What freezings have I felt, what dark days seen!
What old December’s bareness everywhere!
In As You Like It Rosalind suggests “men are April when they woo, December when they wed”.
But there’s another side to December too: not just “limping” and “ragged”, but “rough”, “angry” and “wrathful” too. Thomas Tusser wrote about activities appropriate to each month in his 1580 book Five Hundred Points of Good Husbandry, and his descriptions of December are dominated by the weather, with “Hyems boisterous blasts, and bitter cold”, and “At Christmas the hardness of winter doth rage”. For Shakespeare in Sonnet 13 “the stormy gusts of winter’s day /And barren rage of death’s eternal cold” are challenges to humans, requiring an active response.
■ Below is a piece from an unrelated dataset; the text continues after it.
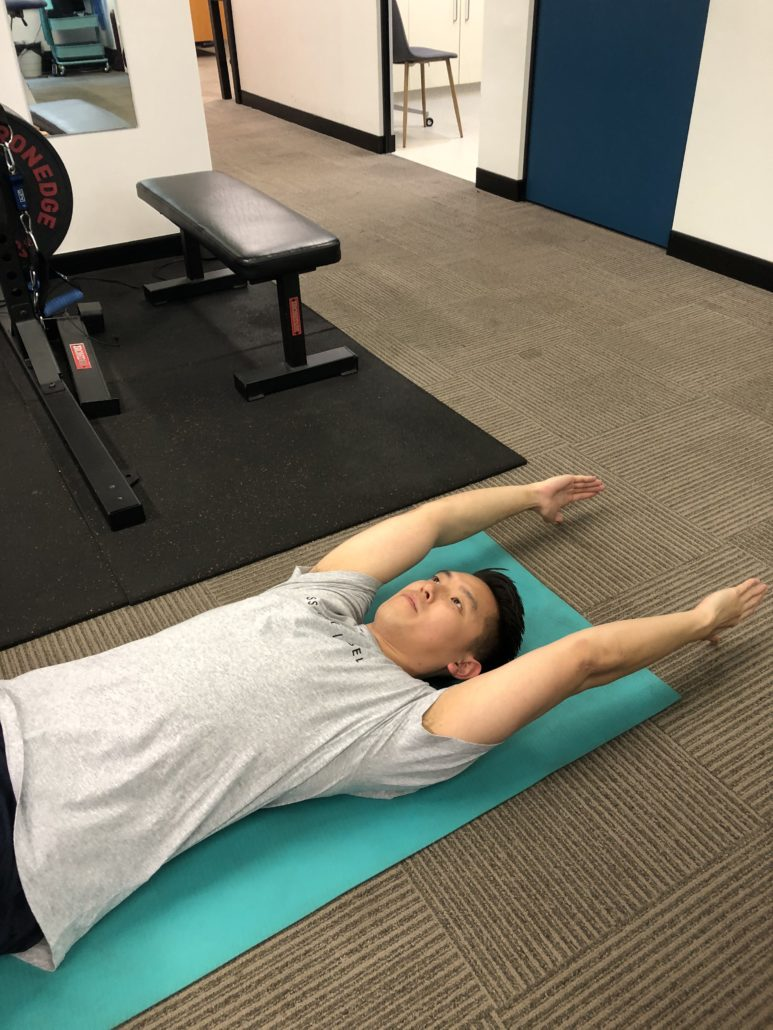 Thoracic extension test part 2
Sure enough, in mid-December the weather in the UK is set to turn aggressively windy though the midlands will miss the worst of it.
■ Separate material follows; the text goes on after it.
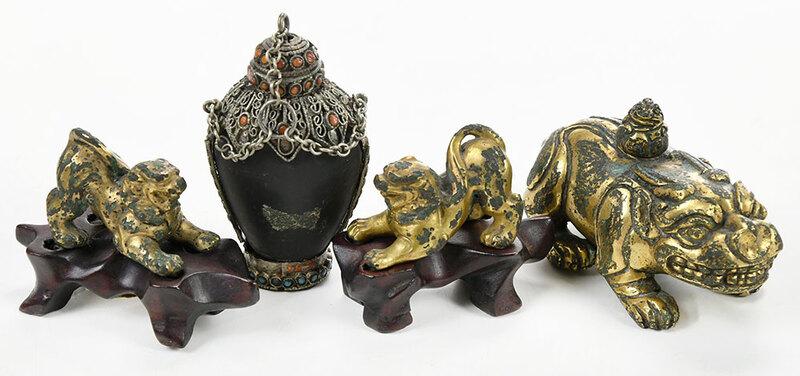 Chinese Gilt Bronze Animal Figures, Snuff Bottle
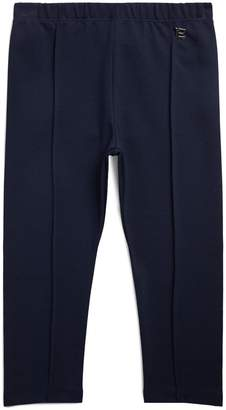 Ermanno Scervino Pleated Trousers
The banished Duke in As You Like It the banished Duke finds there’s real honesty about winter weather compared with the smoothness of life at court.
as the icy fang
And churlish chiding of the winter’s wind,
Which when it bites and blows upon my body,
Even till I shrink with cold, I smile and say ‘
This is no flattery; these are counsellors
That feelingly persuade me what I am.
One of the songs also suggests that winter weather can be enjoyed:
Blow, blow, thou winter wind,
Thou art not so unkind
As man’s ingratitude;
Thy tooth is not so keen,
Because thou art not seen,
Although thy breath be rude.
Heigh-ho! sing heigh-ho! unto the green holly.
Most friendship is feigning, most loving mere folly.
Then, heigh-ho, the holly!
This life is most jolly.
Freeze, freeze, thou bitter sky,
That dost not bite so nigh
As benefits forgot;
Though thou the waters warp,
Thy sting is not so sharp
As friend rememb’red not.
And at the end of King John, the poisoned and dying king pleads for the coldness of winter to relieve his burning pain:
Poison’d,—ill fare—dead, forsook, cast off:
And none of you will bid the winter come
To thrust his icy fingers in my maw,
Nor let my kingdom’s rivers take their course
Through my burn’d bosom, nor entreat the north
To make his bleak winds kiss my parched lips
And comfort me with cold. I do not ask you much,
I beg cold comfort; and you are so strait
And so ingrateful, you deny me that.
Winter doesn’t have to be all bad. In As You Like It again, old Adam, surely one of Shakespeare’s best-loved minor characters, and said to be a part he wrote for himself, describes how “my age is as a lusty winter,/Frosty, but kindly.” Let’s hope there will be some kindness in the weather this winter.